* Polecenie pisemne 1 *
Przepisz wiernie fragment dyskusji o Irrehaare od „rothon [ Malleus” do „nie zachwycił mnie.”.
* Polecenie pisemne 2 *
Od którego numeru F czyta rothon według dyskusji o Irrehaare?

====== Fragment do przeczytania

Mecenas -> za co mnie przepraszasz? Ja nic a nic nie czuje sie urazona :)

06.07.2001
10:39
[15]

rothon [ Malleus Maleficarum ]

eros--> Znam zarowno F (czytam od 1 numeru w 1982), NF (do dzis dnia), Science Fiction (swietna rzecz, po mojemu w chwili obecnej zdecydowanie literacko lepsze niz NF) i Fenixa (od okazji do okazji). Stale od 15 roku zycia cos czytam z sf jako gatunku (nie bede wymienial tytulow, autorow bo to bez sensu). Ale uwazaj, temat dotyczy tylko Irrehaare! (nie lubie Dukaja z wylaczeniem debiutanckiej Zlotej galery). Sorrki za odejscie od tematu.

06.07.2001
11:07
[16]

Mecenas [ Centurion ]

rothon --> uważam, że to nie było odejście. To raczej były wariacje na temat. Aczkolwiek, czekam na wypowiedzi dotyczące Irrehaare z narastajacą niecierpliwością. P.S. Czytam F od numeru 2, a miesięcznik SF nie zachwycił mnie.

============
====== Zapisane dane

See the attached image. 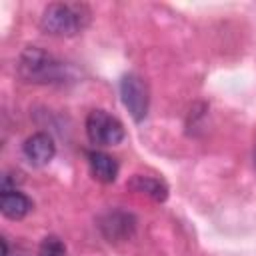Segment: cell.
<instances>
[{"label":"cell","mask_w":256,"mask_h":256,"mask_svg":"<svg viewBox=\"0 0 256 256\" xmlns=\"http://www.w3.org/2000/svg\"><path fill=\"white\" fill-rule=\"evenodd\" d=\"M128 188L138 192V194H144V196H148V198H152L156 202H164L168 198V186L162 180L154 178V176H140V174H136L128 182Z\"/></svg>","instance_id":"obj_9"},{"label":"cell","mask_w":256,"mask_h":256,"mask_svg":"<svg viewBox=\"0 0 256 256\" xmlns=\"http://www.w3.org/2000/svg\"><path fill=\"white\" fill-rule=\"evenodd\" d=\"M22 152L26 156V160L34 166H46L54 154H56V144L52 140L50 134L46 132H36L32 136H28L22 144Z\"/></svg>","instance_id":"obj_6"},{"label":"cell","mask_w":256,"mask_h":256,"mask_svg":"<svg viewBox=\"0 0 256 256\" xmlns=\"http://www.w3.org/2000/svg\"><path fill=\"white\" fill-rule=\"evenodd\" d=\"M64 254H66V246L58 236H46L40 242L38 256H64Z\"/></svg>","instance_id":"obj_10"},{"label":"cell","mask_w":256,"mask_h":256,"mask_svg":"<svg viewBox=\"0 0 256 256\" xmlns=\"http://www.w3.org/2000/svg\"><path fill=\"white\" fill-rule=\"evenodd\" d=\"M136 216L126 210H108L98 218V228L108 242H126L136 232Z\"/></svg>","instance_id":"obj_5"},{"label":"cell","mask_w":256,"mask_h":256,"mask_svg":"<svg viewBox=\"0 0 256 256\" xmlns=\"http://www.w3.org/2000/svg\"><path fill=\"white\" fill-rule=\"evenodd\" d=\"M86 136L94 146H116L124 140V124L106 110H92L86 116Z\"/></svg>","instance_id":"obj_3"},{"label":"cell","mask_w":256,"mask_h":256,"mask_svg":"<svg viewBox=\"0 0 256 256\" xmlns=\"http://www.w3.org/2000/svg\"><path fill=\"white\" fill-rule=\"evenodd\" d=\"M120 98L122 104L126 106V110L130 112V116L136 122H142L148 114V106H150V92H148V84L146 80L136 74V72H128L122 76L120 80Z\"/></svg>","instance_id":"obj_4"},{"label":"cell","mask_w":256,"mask_h":256,"mask_svg":"<svg viewBox=\"0 0 256 256\" xmlns=\"http://www.w3.org/2000/svg\"><path fill=\"white\" fill-rule=\"evenodd\" d=\"M16 70L24 82L40 86L66 84L74 78L72 68L66 62H62L40 46H26L18 56Z\"/></svg>","instance_id":"obj_1"},{"label":"cell","mask_w":256,"mask_h":256,"mask_svg":"<svg viewBox=\"0 0 256 256\" xmlns=\"http://www.w3.org/2000/svg\"><path fill=\"white\" fill-rule=\"evenodd\" d=\"M32 206H34L32 200L16 188L2 190V194H0V210L10 220H22L32 210Z\"/></svg>","instance_id":"obj_8"},{"label":"cell","mask_w":256,"mask_h":256,"mask_svg":"<svg viewBox=\"0 0 256 256\" xmlns=\"http://www.w3.org/2000/svg\"><path fill=\"white\" fill-rule=\"evenodd\" d=\"M90 8L80 2H52L40 16V30L48 36L72 38L90 24Z\"/></svg>","instance_id":"obj_2"},{"label":"cell","mask_w":256,"mask_h":256,"mask_svg":"<svg viewBox=\"0 0 256 256\" xmlns=\"http://www.w3.org/2000/svg\"><path fill=\"white\" fill-rule=\"evenodd\" d=\"M88 166H90V174L102 184L114 182L118 176V170H120L116 158H112L110 154H106L102 150H90L88 152Z\"/></svg>","instance_id":"obj_7"},{"label":"cell","mask_w":256,"mask_h":256,"mask_svg":"<svg viewBox=\"0 0 256 256\" xmlns=\"http://www.w3.org/2000/svg\"><path fill=\"white\" fill-rule=\"evenodd\" d=\"M254 166H256V148H254Z\"/></svg>","instance_id":"obj_11"}]
</instances>
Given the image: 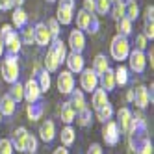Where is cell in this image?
Instances as JSON below:
<instances>
[{
    "label": "cell",
    "instance_id": "1",
    "mask_svg": "<svg viewBox=\"0 0 154 154\" xmlns=\"http://www.w3.org/2000/svg\"><path fill=\"white\" fill-rule=\"evenodd\" d=\"M130 50H132V48H130V41H128V37L117 34V35L112 39V45H109V54H112V58H113L115 61L123 63V61L128 58Z\"/></svg>",
    "mask_w": 154,
    "mask_h": 154
},
{
    "label": "cell",
    "instance_id": "2",
    "mask_svg": "<svg viewBox=\"0 0 154 154\" xmlns=\"http://www.w3.org/2000/svg\"><path fill=\"white\" fill-rule=\"evenodd\" d=\"M76 26H78V30L87 32V34H97L100 23H98V19H97L95 13H89V11H85V9H80V11L76 13Z\"/></svg>",
    "mask_w": 154,
    "mask_h": 154
},
{
    "label": "cell",
    "instance_id": "3",
    "mask_svg": "<svg viewBox=\"0 0 154 154\" xmlns=\"http://www.w3.org/2000/svg\"><path fill=\"white\" fill-rule=\"evenodd\" d=\"M2 78L9 85L19 80V61H17V56H13V54H6V58L2 61Z\"/></svg>",
    "mask_w": 154,
    "mask_h": 154
},
{
    "label": "cell",
    "instance_id": "4",
    "mask_svg": "<svg viewBox=\"0 0 154 154\" xmlns=\"http://www.w3.org/2000/svg\"><path fill=\"white\" fill-rule=\"evenodd\" d=\"M74 19V0H60V6L56 9V20L60 24L67 26Z\"/></svg>",
    "mask_w": 154,
    "mask_h": 154
},
{
    "label": "cell",
    "instance_id": "5",
    "mask_svg": "<svg viewBox=\"0 0 154 154\" xmlns=\"http://www.w3.org/2000/svg\"><path fill=\"white\" fill-rule=\"evenodd\" d=\"M102 139H104V143L106 145H109V147H115L117 143H119V139H121V130H119V126H117V123L115 121H106V123H102Z\"/></svg>",
    "mask_w": 154,
    "mask_h": 154
},
{
    "label": "cell",
    "instance_id": "6",
    "mask_svg": "<svg viewBox=\"0 0 154 154\" xmlns=\"http://www.w3.org/2000/svg\"><path fill=\"white\" fill-rule=\"evenodd\" d=\"M128 65H130V71L132 72H136V74H143L147 69V56H145V52H141V50H130L128 54Z\"/></svg>",
    "mask_w": 154,
    "mask_h": 154
},
{
    "label": "cell",
    "instance_id": "7",
    "mask_svg": "<svg viewBox=\"0 0 154 154\" xmlns=\"http://www.w3.org/2000/svg\"><path fill=\"white\" fill-rule=\"evenodd\" d=\"M98 87V76L93 72V69H82L80 72V89L84 93H91L93 89Z\"/></svg>",
    "mask_w": 154,
    "mask_h": 154
},
{
    "label": "cell",
    "instance_id": "8",
    "mask_svg": "<svg viewBox=\"0 0 154 154\" xmlns=\"http://www.w3.org/2000/svg\"><path fill=\"white\" fill-rule=\"evenodd\" d=\"M2 41H4V52L13 54V56H19L20 48H23V41H20V35L17 34L15 30L9 32V34H8Z\"/></svg>",
    "mask_w": 154,
    "mask_h": 154
},
{
    "label": "cell",
    "instance_id": "9",
    "mask_svg": "<svg viewBox=\"0 0 154 154\" xmlns=\"http://www.w3.org/2000/svg\"><path fill=\"white\" fill-rule=\"evenodd\" d=\"M56 85H58V91L61 95H71V91L74 89V74L69 71H61L58 74Z\"/></svg>",
    "mask_w": 154,
    "mask_h": 154
},
{
    "label": "cell",
    "instance_id": "10",
    "mask_svg": "<svg viewBox=\"0 0 154 154\" xmlns=\"http://www.w3.org/2000/svg\"><path fill=\"white\" fill-rule=\"evenodd\" d=\"M34 43L39 47H48L52 43V35L47 28V23H39L34 26Z\"/></svg>",
    "mask_w": 154,
    "mask_h": 154
},
{
    "label": "cell",
    "instance_id": "11",
    "mask_svg": "<svg viewBox=\"0 0 154 154\" xmlns=\"http://www.w3.org/2000/svg\"><path fill=\"white\" fill-rule=\"evenodd\" d=\"M23 89H24V100L28 102V104H32V102H37L39 98H41V89H39V84H37V80L35 78H30L24 85H23Z\"/></svg>",
    "mask_w": 154,
    "mask_h": 154
},
{
    "label": "cell",
    "instance_id": "12",
    "mask_svg": "<svg viewBox=\"0 0 154 154\" xmlns=\"http://www.w3.org/2000/svg\"><path fill=\"white\" fill-rule=\"evenodd\" d=\"M63 63H67V71L72 74H80L84 67V56L78 52H67V58H65Z\"/></svg>",
    "mask_w": 154,
    "mask_h": 154
},
{
    "label": "cell",
    "instance_id": "13",
    "mask_svg": "<svg viewBox=\"0 0 154 154\" xmlns=\"http://www.w3.org/2000/svg\"><path fill=\"white\" fill-rule=\"evenodd\" d=\"M152 100V91L149 93V89L145 85H137L134 87V104L139 108V109H145Z\"/></svg>",
    "mask_w": 154,
    "mask_h": 154
},
{
    "label": "cell",
    "instance_id": "14",
    "mask_svg": "<svg viewBox=\"0 0 154 154\" xmlns=\"http://www.w3.org/2000/svg\"><path fill=\"white\" fill-rule=\"evenodd\" d=\"M69 48L71 52H78L82 54L84 48H85V35H84V32L82 30H72L71 34H69Z\"/></svg>",
    "mask_w": 154,
    "mask_h": 154
},
{
    "label": "cell",
    "instance_id": "15",
    "mask_svg": "<svg viewBox=\"0 0 154 154\" xmlns=\"http://www.w3.org/2000/svg\"><path fill=\"white\" fill-rule=\"evenodd\" d=\"M26 137H28V130L24 126H19L13 132V136H11L13 150H17V152H26Z\"/></svg>",
    "mask_w": 154,
    "mask_h": 154
},
{
    "label": "cell",
    "instance_id": "16",
    "mask_svg": "<svg viewBox=\"0 0 154 154\" xmlns=\"http://www.w3.org/2000/svg\"><path fill=\"white\" fill-rule=\"evenodd\" d=\"M117 126L121 130V134H126L128 128H130V123H132V109L130 108H121L119 112H117Z\"/></svg>",
    "mask_w": 154,
    "mask_h": 154
},
{
    "label": "cell",
    "instance_id": "17",
    "mask_svg": "<svg viewBox=\"0 0 154 154\" xmlns=\"http://www.w3.org/2000/svg\"><path fill=\"white\" fill-rule=\"evenodd\" d=\"M39 137L45 143L54 141V137H56V125H54V121L47 119L45 123H41V126H39Z\"/></svg>",
    "mask_w": 154,
    "mask_h": 154
},
{
    "label": "cell",
    "instance_id": "18",
    "mask_svg": "<svg viewBox=\"0 0 154 154\" xmlns=\"http://www.w3.org/2000/svg\"><path fill=\"white\" fill-rule=\"evenodd\" d=\"M43 113H45V104H43L41 100L32 102V104L26 106V117H28V121H32V123L39 121L43 117Z\"/></svg>",
    "mask_w": 154,
    "mask_h": 154
},
{
    "label": "cell",
    "instance_id": "19",
    "mask_svg": "<svg viewBox=\"0 0 154 154\" xmlns=\"http://www.w3.org/2000/svg\"><path fill=\"white\" fill-rule=\"evenodd\" d=\"M48 48L56 54V58H58V61H60V65L65 61V58H67V45L63 43V39H60V37H56V39H52V43L48 45Z\"/></svg>",
    "mask_w": 154,
    "mask_h": 154
},
{
    "label": "cell",
    "instance_id": "20",
    "mask_svg": "<svg viewBox=\"0 0 154 154\" xmlns=\"http://www.w3.org/2000/svg\"><path fill=\"white\" fill-rule=\"evenodd\" d=\"M71 106L74 108V112L78 113V112H82L84 108H87V102H85V97H84V91L82 89H72L71 91Z\"/></svg>",
    "mask_w": 154,
    "mask_h": 154
},
{
    "label": "cell",
    "instance_id": "21",
    "mask_svg": "<svg viewBox=\"0 0 154 154\" xmlns=\"http://www.w3.org/2000/svg\"><path fill=\"white\" fill-rule=\"evenodd\" d=\"M108 93L102 89V87H97V89L91 91V108L93 109H98V108H102L104 104H108Z\"/></svg>",
    "mask_w": 154,
    "mask_h": 154
},
{
    "label": "cell",
    "instance_id": "22",
    "mask_svg": "<svg viewBox=\"0 0 154 154\" xmlns=\"http://www.w3.org/2000/svg\"><path fill=\"white\" fill-rule=\"evenodd\" d=\"M15 109H17V102L9 95H4L0 98V113H2V117H11L15 113Z\"/></svg>",
    "mask_w": 154,
    "mask_h": 154
},
{
    "label": "cell",
    "instance_id": "23",
    "mask_svg": "<svg viewBox=\"0 0 154 154\" xmlns=\"http://www.w3.org/2000/svg\"><path fill=\"white\" fill-rule=\"evenodd\" d=\"M93 72L98 76V78H100V76L109 69V63H108V58L104 56V54H97L95 56V60H93Z\"/></svg>",
    "mask_w": 154,
    "mask_h": 154
},
{
    "label": "cell",
    "instance_id": "24",
    "mask_svg": "<svg viewBox=\"0 0 154 154\" xmlns=\"http://www.w3.org/2000/svg\"><path fill=\"white\" fill-rule=\"evenodd\" d=\"M98 84H100V87L109 93V91H113L115 89V76H113V69H108L100 78H98Z\"/></svg>",
    "mask_w": 154,
    "mask_h": 154
},
{
    "label": "cell",
    "instance_id": "25",
    "mask_svg": "<svg viewBox=\"0 0 154 154\" xmlns=\"http://www.w3.org/2000/svg\"><path fill=\"white\" fill-rule=\"evenodd\" d=\"M11 20H13V26L17 30H23L28 24V13L24 11L23 8H15L13 9V15H11Z\"/></svg>",
    "mask_w": 154,
    "mask_h": 154
},
{
    "label": "cell",
    "instance_id": "26",
    "mask_svg": "<svg viewBox=\"0 0 154 154\" xmlns=\"http://www.w3.org/2000/svg\"><path fill=\"white\" fill-rule=\"evenodd\" d=\"M60 117H61V121H63L65 125H71V123H74L76 112H74V108L71 106V102H69V100L61 104V108H60Z\"/></svg>",
    "mask_w": 154,
    "mask_h": 154
},
{
    "label": "cell",
    "instance_id": "27",
    "mask_svg": "<svg viewBox=\"0 0 154 154\" xmlns=\"http://www.w3.org/2000/svg\"><path fill=\"white\" fill-rule=\"evenodd\" d=\"M95 117H97L98 123H106V121H109V119L113 117V106L108 102V104H104L102 108L95 109Z\"/></svg>",
    "mask_w": 154,
    "mask_h": 154
},
{
    "label": "cell",
    "instance_id": "28",
    "mask_svg": "<svg viewBox=\"0 0 154 154\" xmlns=\"http://www.w3.org/2000/svg\"><path fill=\"white\" fill-rule=\"evenodd\" d=\"M58 69H60V61L56 58V54L48 48L47 50V56H45V71H48V72H58Z\"/></svg>",
    "mask_w": 154,
    "mask_h": 154
},
{
    "label": "cell",
    "instance_id": "29",
    "mask_svg": "<svg viewBox=\"0 0 154 154\" xmlns=\"http://www.w3.org/2000/svg\"><path fill=\"white\" fill-rule=\"evenodd\" d=\"M37 84H39V89H41V93H47L48 89H50V85H52V78H50V72L48 71H45L43 69L39 74H37Z\"/></svg>",
    "mask_w": 154,
    "mask_h": 154
},
{
    "label": "cell",
    "instance_id": "30",
    "mask_svg": "<svg viewBox=\"0 0 154 154\" xmlns=\"http://www.w3.org/2000/svg\"><path fill=\"white\" fill-rule=\"evenodd\" d=\"M125 17L130 19L132 23L139 17V6L136 0H128V2H125Z\"/></svg>",
    "mask_w": 154,
    "mask_h": 154
},
{
    "label": "cell",
    "instance_id": "31",
    "mask_svg": "<svg viewBox=\"0 0 154 154\" xmlns=\"http://www.w3.org/2000/svg\"><path fill=\"white\" fill-rule=\"evenodd\" d=\"M61 145L63 147H71L72 143H74V139H76V132H74V128L71 126V125H67L63 130H61Z\"/></svg>",
    "mask_w": 154,
    "mask_h": 154
},
{
    "label": "cell",
    "instance_id": "32",
    "mask_svg": "<svg viewBox=\"0 0 154 154\" xmlns=\"http://www.w3.org/2000/svg\"><path fill=\"white\" fill-rule=\"evenodd\" d=\"M115 23H117V34H119V35L128 37V35L132 34V20H130V19L121 17V19L115 20Z\"/></svg>",
    "mask_w": 154,
    "mask_h": 154
},
{
    "label": "cell",
    "instance_id": "33",
    "mask_svg": "<svg viewBox=\"0 0 154 154\" xmlns=\"http://www.w3.org/2000/svg\"><path fill=\"white\" fill-rule=\"evenodd\" d=\"M91 109H89V106L87 108H84L82 112H78L76 113V117H74V121L78 123L80 126H84V128H87V126H91Z\"/></svg>",
    "mask_w": 154,
    "mask_h": 154
},
{
    "label": "cell",
    "instance_id": "34",
    "mask_svg": "<svg viewBox=\"0 0 154 154\" xmlns=\"http://www.w3.org/2000/svg\"><path fill=\"white\" fill-rule=\"evenodd\" d=\"M113 76H115V85H126L128 84V69L123 63L117 69H113Z\"/></svg>",
    "mask_w": 154,
    "mask_h": 154
},
{
    "label": "cell",
    "instance_id": "35",
    "mask_svg": "<svg viewBox=\"0 0 154 154\" xmlns=\"http://www.w3.org/2000/svg\"><path fill=\"white\" fill-rule=\"evenodd\" d=\"M9 97L13 98V100L19 104L20 100H23V97H24V89H23V84H19V80L15 84H11V87H9Z\"/></svg>",
    "mask_w": 154,
    "mask_h": 154
},
{
    "label": "cell",
    "instance_id": "36",
    "mask_svg": "<svg viewBox=\"0 0 154 154\" xmlns=\"http://www.w3.org/2000/svg\"><path fill=\"white\" fill-rule=\"evenodd\" d=\"M109 13H112L113 20L125 17V2L123 0H115V2H112V8H109Z\"/></svg>",
    "mask_w": 154,
    "mask_h": 154
},
{
    "label": "cell",
    "instance_id": "37",
    "mask_svg": "<svg viewBox=\"0 0 154 154\" xmlns=\"http://www.w3.org/2000/svg\"><path fill=\"white\" fill-rule=\"evenodd\" d=\"M109 8H112L109 0H95V13L106 15V13H109Z\"/></svg>",
    "mask_w": 154,
    "mask_h": 154
},
{
    "label": "cell",
    "instance_id": "38",
    "mask_svg": "<svg viewBox=\"0 0 154 154\" xmlns=\"http://www.w3.org/2000/svg\"><path fill=\"white\" fill-rule=\"evenodd\" d=\"M20 41H23L24 45H32V43H34V28L26 24L20 30Z\"/></svg>",
    "mask_w": 154,
    "mask_h": 154
},
{
    "label": "cell",
    "instance_id": "39",
    "mask_svg": "<svg viewBox=\"0 0 154 154\" xmlns=\"http://www.w3.org/2000/svg\"><path fill=\"white\" fill-rule=\"evenodd\" d=\"M47 28H48V32H50L52 39L60 37V32H61V24L58 23L56 19H50V20H47Z\"/></svg>",
    "mask_w": 154,
    "mask_h": 154
},
{
    "label": "cell",
    "instance_id": "40",
    "mask_svg": "<svg viewBox=\"0 0 154 154\" xmlns=\"http://www.w3.org/2000/svg\"><path fill=\"white\" fill-rule=\"evenodd\" d=\"M15 150H13V145H11V139H8V137H4V139H0V154H13Z\"/></svg>",
    "mask_w": 154,
    "mask_h": 154
},
{
    "label": "cell",
    "instance_id": "41",
    "mask_svg": "<svg viewBox=\"0 0 154 154\" xmlns=\"http://www.w3.org/2000/svg\"><path fill=\"white\" fill-rule=\"evenodd\" d=\"M26 152H30V154L37 152V137L32 134H28V137H26Z\"/></svg>",
    "mask_w": 154,
    "mask_h": 154
},
{
    "label": "cell",
    "instance_id": "42",
    "mask_svg": "<svg viewBox=\"0 0 154 154\" xmlns=\"http://www.w3.org/2000/svg\"><path fill=\"white\" fill-rule=\"evenodd\" d=\"M147 41H149V39L143 35V34H141V35H137V37H136V50L145 52V48H147Z\"/></svg>",
    "mask_w": 154,
    "mask_h": 154
},
{
    "label": "cell",
    "instance_id": "43",
    "mask_svg": "<svg viewBox=\"0 0 154 154\" xmlns=\"http://www.w3.org/2000/svg\"><path fill=\"white\" fill-rule=\"evenodd\" d=\"M145 32H143V35H145L147 39H154V23H145V28H143Z\"/></svg>",
    "mask_w": 154,
    "mask_h": 154
},
{
    "label": "cell",
    "instance_id": "44",
    "mask_svg": "<svg viewBox=\"0 0 154 154\" xmlns=\"http://www.w3.org/2000/svg\"><path fill=\"white\" fill-rule=\"evenodd\" d=\"M87 154H104L102 145H100V143H91L89 149H87Z\"/></svg>",
    "mask_w": 154,
    "mask_h": 154
},
{
    "label": "cell",
    "instance_id": "45",
    "mask_svg": "<svg viewBox=\"0 0 154 154\" xmlns=\"http://www.w3.org/2000/svg\"><path fill=\"white\" fill-rule=\"evenodd\" d=\"M152 20H154V6L149 4L145 8V23H152Z\"/></svg>",
    "mask_w": 154,
    "mask_h": 154
},
{
    "label": "cell",
    "instance_id": "46",
    "mask_svg": "<svg viewBox=\"0 0 154 154\" xmlns=\"http://www.w3.org/2000/svg\"><path fill=\"white\" fill-rule=\"evenodd\" d=\"M84 9L89 13H95V0H84Z\"/></svg>",
    "mask_w": 154,
    "mask_h": 154
},
{
    "label": "cell",
    "instance_id": "47",
    "mask_svg": "<svg viewBox=\"0 0 154 154\" xmlns=\"http://www.w3.org/2000/svg\"><path fill=\"white\" fill-rule=\"evenodd\" d=\"M13 8V0H0V9H11Z\"/></svg>",
    "mask_w": 154,
    "mask_h": 154
},
{
    "label": "cell",
    "instance_id": "48",
    "mask_svg": "<svg viewBox=\"0 0 154 154\" xmlns=\"http://www.w3.org/2000/svg\"><path fill=\"white\" fill-rule=\"evenodd\" d=\"M11 30H13V26H11V24H4V26H2V30H0V37L4 39V37L9 34V32H11Z\"/></svg>",
    "mask_w": 154,
    "mask_h": 154
},
{
    "label": "cell",
    "instance_id": "49",
    "mask_svg": "<svg viewBox=\"0 0 154 154\" xmlns=\"http://www.w3.org/2000/svg\"><path fill=\"white\" fill-rule=\"evenodd\" d=\"M52 154H69V150H67V147H58Z\"/></svg>",
    "mask_w": 154,
    "mask_h": 154
},
{
    "label": "cell",
    "instance_id": "50",
    "mask_svg": "<svg viewBox=\"0 0 154 154\" xmlns=\"http://www.w3.org/2000/svg\"><path fill=\"white\" fill-rule=\"evenodd\" d=\"M126 102H134V89L126 91Z\"/></svg>",
    "mask_w": 154,
    "mask_h": 154
},
{
    "label": "cell",
    "instance_id": "51",
    "mask_svg": "<svg viewBox=\"0 0 154 154\" xmlns=\"http://www.w3.org/2000/svg\"><path fill=\"white\" fill-rule=\"evenodd\" d=\"M23 4H24V0H13V6L15 8H23Z\"/></svg>",
    "mask_w": 154,
    "mask_h": 154
},
{
    "label": "cell",
    "instance_id": "52",
    "mask_svg": "<svg viewBox=\"0 0 154 154\" xmlns=\"http://www.w3.org/2000/svg\"><path fill=\"white\" fill-rule=\"evenodd\" d=\"M2 54H4V41L0 37V58H2Z\"/></svg>",
    "mask_w": 154,
    "mask_h": 154
},
{
    "label": "cell",
    "instance_id": "53",
    "mask_svg": "<svg viewBox=\"0 0 154 154\" xmlns=\"http://www.w3.org/2000/svg\"><path fill=\"white\" fill-rule=\"evenodd\" d=\"M47 2H48V4H52V2H56V0H47Z\"/></svg>",
    "mask_w": 154,
    "mask_h": 154
},
{
    "label": "cell",
    "instance_id": "54",
    "mask_svg": "<svg viewBox=\"0 0 154 154\" xmlns=\"http://www.w3.org/2000/svg\"><path fill=\"white\" fill-rule=\"evenodd\" d=\"M0 123H2V113H0Z\"/></svg>",
    "mask_w": 154,
    "mask_h": 154
}]
</instances>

============

* Odpowiedź pisemna 1 *
rothon [ Malleus Maleficarum ]

eros--> Znam zarowno F (czytam od 1 numeru w 1982), NF (do dzis dnia), Science Fiction (swietna rzecz, po mojemu w chwili obecnej zdecydowanie literacko lepsze niz NF) i Fenixa (od okazji do okazji). Stale od 15 roku zycia cos czytam z sf jako gatunku (nie bede wymienial tytulow, autorow bo to bez sensu). Ale uwazaj, temat dotyczy tylko Irrehaare! (nie lubie Dukaja z wylaczeniem debiutanckiej Zlotej galery). Sorrki za odejscie od tematu.

06.07.2001
11:07
[16]

Mecenas [ Centurion ]

rothon --> uważam, że to nie było odejście. To raczej były wariacje na temat. Aczkolwiek, czekam na wypowiedzi dotyczące Irrehaare z narastajacą niecierpliwością. P.S. Czytam F od numeru 2, a miesięcznik SF nie zachwycił mnie.

* Odpowiedź pisemna 2 *
Od pierwszego numeru, wydanego w 1982 roku.